Tugas latihan »
1. Dalam teks tentang pentest, apa yang dimaksud dengan pentest eksternal?
2. Salin tanpa perubahan bagian teks tentang pentest yang dimulai dari kata-kata "Secara umum pentest" dan berakhir setelah kata-kata "Apa yang ditest?".
3. Sebutkan semua contoh titik tempat isi pulsa bisa dilakukan yang disebut dalam teks tentang pentest.

Teks sumber »
*****

Saya belum terlalu lama melakukan pentest (penetration testing) tapi sudah mengamati ada berbagai jenis client. Saya juga mulai sering ditanya oleh orang yang mau melakukan pentesting: apa aja sih yang perlu dipentest? terus prosesnya biasanya bagaimana?
Secara umum pentest adalah menguji sistem komputer terhadap kelemahan security. Apa yang diuji tentunya bergantung pada sistem yang ada. Contoh: jika sistem hanya digunakan internal perusahaan, maka yang ditest hanya internal saja. Jika aplikasi bisa diakses publik via aplikasi mobile, maka aplikasi mobile juga perlu ditest.
Contents
Apa yang ditest?
Pentest bisa dilakukan secara eksternal, artinya hanya dari akses website dan app saja, tidak masuk ke jaringan internal dan juga secara internal dengan datang ke perusahaan. Hal yang penting diidentifikasi adalah: apa asset penting yang perlu dilindungi dan sepenting apa assetnya, lalu bagaimana itu bisa diakses. Contoh: jika aplikasinya melibatkan pulsa atau voucher, kita perlu mengidentifikasi titik di mana isi pulsa bisa dilakukan, misalnya via website, via layanan partner, via aplikasi.
Kadang pentest eksternal saja sudah cukup. Contohnya: aplikasi sudah berjalan di server Amazon/Azure dan sudah dipastikan bahwa hanya ada satu orang yang memegang account ke server tersebut. Serangan terhadap jaringan internal perusahaan tidak akan bisa mengakses server itu.

*****

Cuplikan data »
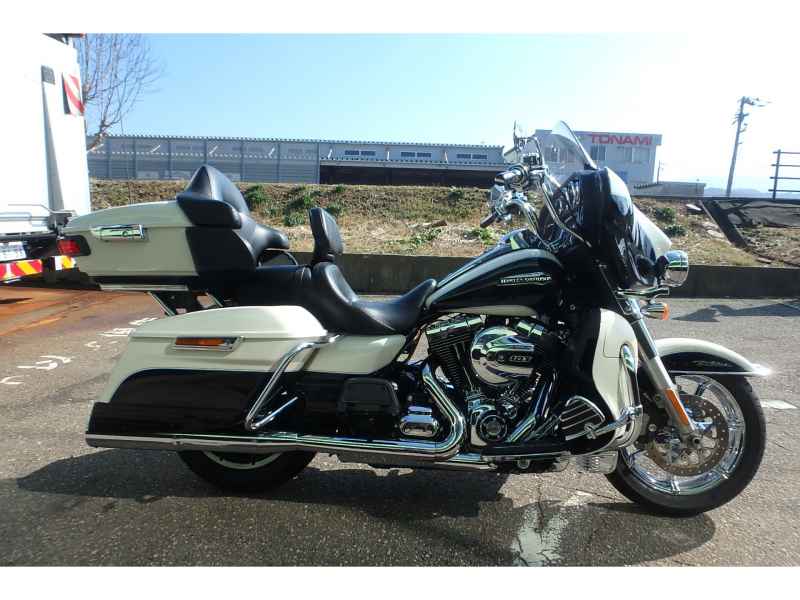 Harley-Davidson Electra Glide FLHTCU1690 2013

*****

Hasil tiap tugas »
1. Pentest yang hanya dilakukan dari akses website dan app, tanpa masuk ke jaringan internal.

2.
Secara umum pentest adalah menguji sistem komputer terhadap kelemahan security. Apa yang diuji tentunya bergantung pada sistem yang ada. Contoh: jika sistem hanya digunakan internal perusahaan, maka yang ditest hanya internal saja. Jika aplikasi bisa diakses publik via aplikasi mobile, maka aplikasi mobile juga perlu ditest.
Contents
Apa yang ditest?

3.
- via website
- via layanan partner
- via aplikasi